Sur l’Isle-de-France (Maurice), dans l’océan Indien, le Royaume de France a délégué l’administration de sa colonie de marrons à la Compagnie française des Indes orientales. C’est une île propice au commerce d’esclaves avec Madagascar.
Sur cette isle paradisiaque du premier empire colonial français, forêt vierge luxuriante, sable fin immaculé, eaux turquoise cristallines, les maîtres, blancs, surveillent, fouettent et punissent leurs marrons, nègres. La fuite de ces derniers a trois conséquences, selon le Code noir : le tatouage au fer chauffé à blanc, la mutilation et la mort. On ne se soustrait pas impunément à l’esclavagisme, même si tous rêvent de s’affranchir.
Il y a deux sortes de blancs : le colon, qui domine ses terres fertiles avec un zèle qui préfigure celui des bureaucrates de la IIIe République. En l’occurrence : Eugène Larcenet, dans sa riche plantation de canne à sucre (car, est-il utile de le rappeler, tout n’est jamais qu’une question de territoires prodigues, dès lors que la domination s'installe). Le mercenaire : Madame La Victoire. Sans foi ni loi et un peu plus encore : une femme soumise à la sainte Église catholique qui croit davantage en la vertu du châtiment, en public, qu’à la mort.

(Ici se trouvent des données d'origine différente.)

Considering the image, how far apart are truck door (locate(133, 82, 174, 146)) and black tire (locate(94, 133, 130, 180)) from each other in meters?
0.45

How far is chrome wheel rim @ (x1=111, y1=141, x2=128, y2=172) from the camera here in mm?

Mati vit avec son père Massamba dans une case (quand je repense à mes années #clubmed en #case à l’âge de Mati, un frisson me parcourt et me glace), depuis la mort de leur mère, en fugitive. L’esprit de celle-ci, vivace, sensuel et poétique, anime et guide celui de Massamba. Mati va s’évader, elle sait son plan comme Madame La Victoire ses prières : il lui suffit d’atteindre ce lieu dont on parle, avant d’embarquer pour Madagascar. Elle ne croit pas à la chimère. Déterminée elle l’est comme tous ceux qui n’ont d’autre choix que la migration, au service de leur dignité et de la liberté. Au service de la conquête de leur humanité.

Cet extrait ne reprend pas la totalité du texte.